When at a high school that's been running on a lightronics desk forever, Colortran is a welcome update (we were recently donated an encore). While slightly less stable and harder to learn than ETC, they'll do in a pinch for any high school that can't hand out the money for an ETC and can snatch one off a theater that got c-tran stuff and wants ETC, but those are few and far between....gotta catch them at the right time.


----------



## PhantomD (Mar 4, 2006)

We have two Colortran 2K fresnels (8" I think they are), and they're one of the most versatile lights I have at my disposal. They came with "Berkeley Colortran" stands, if that's any indication to their age.


----------



## philhaney (Oct 6, 2008)

SteveB said:


> Oh yeah, forgot that at some point, C-Tran was purchased, then a few years later, sold by Lee Lighting (Lee filters). Thus the Lee logo on a lot of stuff. Never understood why all this took place, or what exactly Lee was after.

| DATA PROVIDED |
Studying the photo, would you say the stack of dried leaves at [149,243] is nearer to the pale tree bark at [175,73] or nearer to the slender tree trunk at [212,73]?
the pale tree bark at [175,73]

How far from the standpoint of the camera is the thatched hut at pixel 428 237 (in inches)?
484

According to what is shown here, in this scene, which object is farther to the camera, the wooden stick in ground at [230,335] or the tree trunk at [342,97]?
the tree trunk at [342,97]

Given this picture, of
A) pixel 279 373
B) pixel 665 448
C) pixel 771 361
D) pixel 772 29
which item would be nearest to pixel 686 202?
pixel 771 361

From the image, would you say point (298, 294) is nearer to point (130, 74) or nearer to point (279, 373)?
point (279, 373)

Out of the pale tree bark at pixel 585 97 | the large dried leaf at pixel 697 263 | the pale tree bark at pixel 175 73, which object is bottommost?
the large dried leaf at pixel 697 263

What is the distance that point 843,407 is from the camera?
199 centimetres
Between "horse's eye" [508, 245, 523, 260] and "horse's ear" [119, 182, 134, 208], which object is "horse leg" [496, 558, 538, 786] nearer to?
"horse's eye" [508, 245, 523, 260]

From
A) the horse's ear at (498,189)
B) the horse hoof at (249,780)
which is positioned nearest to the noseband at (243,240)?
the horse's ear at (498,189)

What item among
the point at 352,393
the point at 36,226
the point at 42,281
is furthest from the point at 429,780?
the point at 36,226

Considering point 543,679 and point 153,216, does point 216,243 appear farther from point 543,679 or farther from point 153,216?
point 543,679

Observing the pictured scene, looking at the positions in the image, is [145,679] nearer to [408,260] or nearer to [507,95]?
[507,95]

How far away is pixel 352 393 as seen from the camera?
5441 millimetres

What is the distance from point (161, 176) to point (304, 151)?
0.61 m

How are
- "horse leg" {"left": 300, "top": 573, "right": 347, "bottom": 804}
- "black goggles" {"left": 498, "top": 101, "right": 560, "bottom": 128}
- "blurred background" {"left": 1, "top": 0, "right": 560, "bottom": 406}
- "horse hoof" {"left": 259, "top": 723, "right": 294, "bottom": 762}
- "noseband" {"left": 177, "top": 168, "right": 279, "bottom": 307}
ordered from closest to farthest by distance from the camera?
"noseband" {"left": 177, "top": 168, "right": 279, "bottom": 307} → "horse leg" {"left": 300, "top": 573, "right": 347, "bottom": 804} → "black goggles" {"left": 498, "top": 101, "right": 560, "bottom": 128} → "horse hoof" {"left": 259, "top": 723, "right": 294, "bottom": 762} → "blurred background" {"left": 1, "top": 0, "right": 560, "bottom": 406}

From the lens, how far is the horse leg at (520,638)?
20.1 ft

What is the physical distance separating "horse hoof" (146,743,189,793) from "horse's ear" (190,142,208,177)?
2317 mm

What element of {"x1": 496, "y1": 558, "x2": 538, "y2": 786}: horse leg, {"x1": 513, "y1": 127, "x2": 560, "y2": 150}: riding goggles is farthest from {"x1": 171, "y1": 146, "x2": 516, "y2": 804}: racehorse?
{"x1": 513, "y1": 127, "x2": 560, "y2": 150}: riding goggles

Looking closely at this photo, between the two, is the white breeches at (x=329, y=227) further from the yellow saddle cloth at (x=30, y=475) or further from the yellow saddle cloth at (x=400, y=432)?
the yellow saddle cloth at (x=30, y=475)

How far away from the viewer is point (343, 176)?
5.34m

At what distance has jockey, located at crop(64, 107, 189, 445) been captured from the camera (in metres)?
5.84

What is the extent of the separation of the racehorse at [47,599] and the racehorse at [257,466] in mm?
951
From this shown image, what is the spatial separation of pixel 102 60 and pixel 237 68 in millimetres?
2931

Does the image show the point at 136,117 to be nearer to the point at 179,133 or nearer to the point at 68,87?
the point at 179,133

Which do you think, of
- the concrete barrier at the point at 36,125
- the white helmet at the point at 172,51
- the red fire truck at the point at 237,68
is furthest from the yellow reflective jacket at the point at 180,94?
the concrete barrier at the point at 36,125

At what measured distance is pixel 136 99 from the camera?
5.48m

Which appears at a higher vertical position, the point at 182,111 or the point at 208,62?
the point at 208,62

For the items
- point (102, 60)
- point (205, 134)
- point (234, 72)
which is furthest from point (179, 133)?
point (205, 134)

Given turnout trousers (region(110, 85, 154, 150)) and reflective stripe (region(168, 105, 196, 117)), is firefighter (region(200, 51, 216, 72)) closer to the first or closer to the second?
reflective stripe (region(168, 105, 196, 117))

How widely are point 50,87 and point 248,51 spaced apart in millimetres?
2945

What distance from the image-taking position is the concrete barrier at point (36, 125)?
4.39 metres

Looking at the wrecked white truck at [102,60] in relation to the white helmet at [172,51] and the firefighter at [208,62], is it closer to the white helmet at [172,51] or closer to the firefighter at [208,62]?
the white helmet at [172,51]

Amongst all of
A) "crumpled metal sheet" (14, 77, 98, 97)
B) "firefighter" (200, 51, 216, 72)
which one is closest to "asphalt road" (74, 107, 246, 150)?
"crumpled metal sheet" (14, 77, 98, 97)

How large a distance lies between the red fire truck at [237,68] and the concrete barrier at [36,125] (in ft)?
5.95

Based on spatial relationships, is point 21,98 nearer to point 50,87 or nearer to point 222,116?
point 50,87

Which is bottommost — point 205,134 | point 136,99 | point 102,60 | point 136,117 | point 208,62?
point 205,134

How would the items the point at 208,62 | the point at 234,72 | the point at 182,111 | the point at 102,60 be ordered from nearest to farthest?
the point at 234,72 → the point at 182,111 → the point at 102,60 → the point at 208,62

| TASKS FOR THIS EXERCISE |
1. Reproduce the records word for word, from the line containing "How large a" through the end of the records, including both of those lines.
2. Continue the forum thread about Colortran lighting gear from the point where it stops.

| RESULTS BY TASK |
1.
How large a distance lies between the red fire truck at [237,68] and the concrete barrier at [36,125] (in ft)?
5.95

Based on spatial relationships, is point 21,98 nearer to point 50,87 or nearer to point 222,116?
point 50,87

Which is bottommost — point 205,134 | point 136,99 | point 102,60 | point 136,117 | point 208,62?
point 205,134

How would the items the point at 208,62 | the point at 234,72 | the point at 182,111 | the point at 102,60 be ordered from nearest to farthest?
the point at 234,72 → the point at 182,111 → the point at 102,60 → the point at 208,62

2.
> 
> SB



To the best of my recollection Lee was after the film lighting market. They set up two companies, Lee Electric East in New York and Lee Electric West in Burbank (where I worked). I heard from someone while I was working at Lee Colortran that the Lee brothers had ~90% of the film lighting market in the UK (which is where they hailed from). At some point, there was a monoply issue with the government of some country (I don't remember which one) and so they sold us. 

*Disclamer: This is all third hand stuff I heard roughly 20 years ago and am faintly remembering. Please don't treat any of it as gospel.*

Thank you.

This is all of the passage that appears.